El tercer factor agravante es la «deshumanización de la pérdida». Según
Hardy, muchos chicos «violentos» han sufrido pérdidas, en distintos
niveles, subestimadas constantemente tanto por ellos mismos como por
quienes les rodean. Hardy distingue diez tipos, entre los que figuran: la
separación o el abandono de los padres, el fin de una relación amorosa, las
dificultades económicas y la pérdida de amistades importantes. Si se niegan
o se subestiman, estas pérdidas adoptan la forma de «duelos» no
elaborados,
heridas siempre abiertas que generan rabia o dolor y también
comportamientos autolesivos o agresivos. Por consiguiente, hasta que no se
les ayude a superar estos duelos, introduciéndose en ellos para poder
superarlos, será difícil poner fin a esta conducta violenta.
El último de los factores identificados por Hardy es la «rabia», vista como
la
confluencia de los tres primeros factores. Es la respuesta natural e
inevitable a las experiencias de dolor e injusticia y, en ocasiones, se
convierte en un mecanismo de defensa para gestionar otras emociones
dolorosas, como el miedo o la ausencia de placer.

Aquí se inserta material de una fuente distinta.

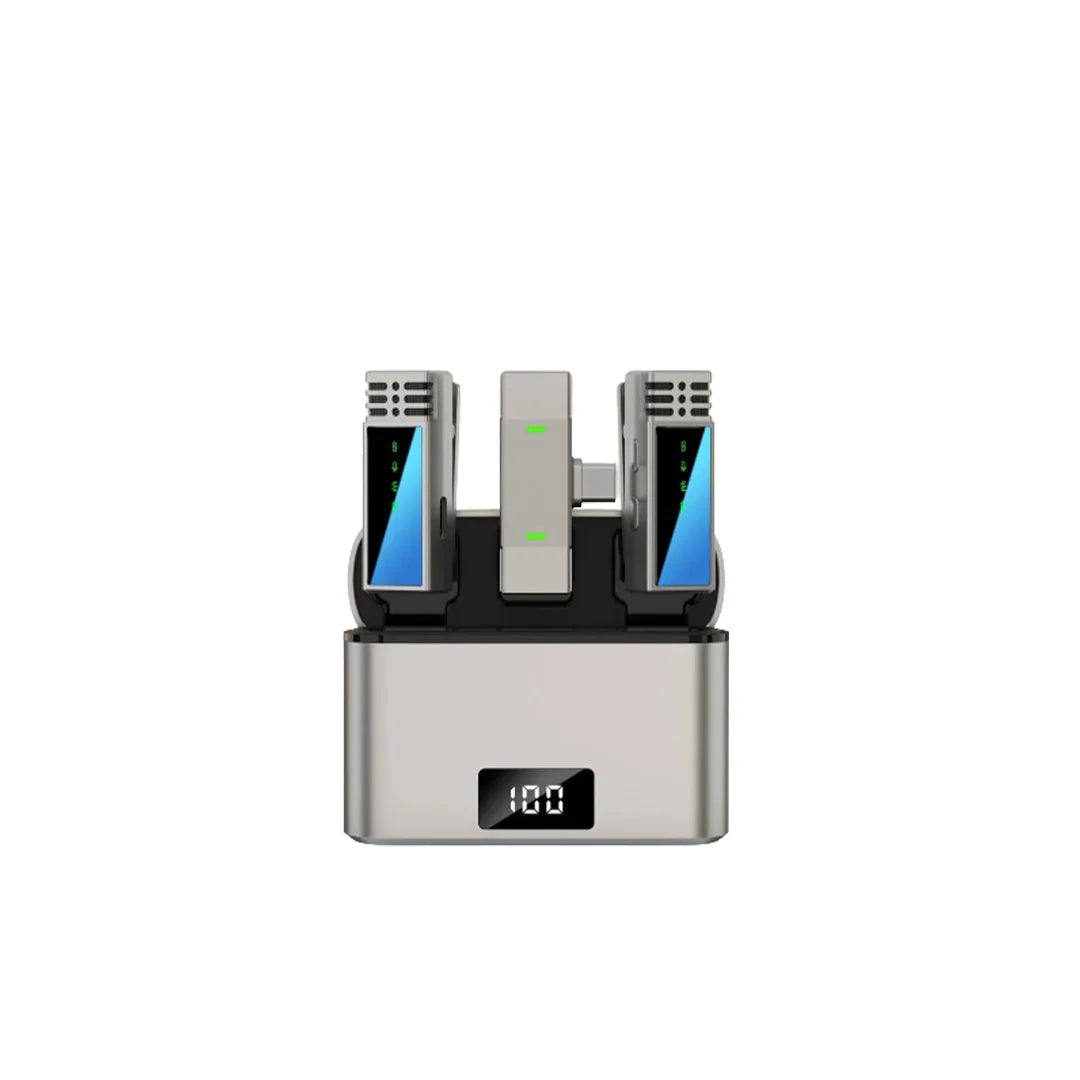 Jmary MW-15 2.4G Type C Dual Wireless Microphone For Mobile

Cuando la rabia se canaliza constructivamente puede convertirse en una
fuerza positiva y constructiva. Si se niega o se trata como una reacción
negativa, puede crecer y culminar en una explosión de violencia contra uno
mismo o dirigida hacia el exterior.
El modelo propuesto por Hardy analiza al detalle todas las posibles facetas
del fenómeno de la violencia adolescente y proporciona una serie de
estrategias de intervención para actuar sobre los cuatro factores. El objetivo
es ayudar al chico y a su familia a superar el sentimiento de
desvalorización, reconstruir la sensación de comunidad en distintos niveles,
elaborar las pérdidas y canalizar positivamente la rabia (Hardy, Laszloffy,
2005). Es un modelo muy flexible y pragmático, que prevé una
intervención sobre varios sistemas, desde la familia y la escuela hasta la
comunidad más extensa, para hallar la clave del cambio y los recursos
necesarios para interrumpir los comportamientos violentos. Al mismo
tiempo se realiza también un trabajo terapéutico individual con el chico
para ayudarle a encontrar estrategias de afrontamiento (coping) de la
violencia más eficaces y para gestionar sus emociones dolorosas.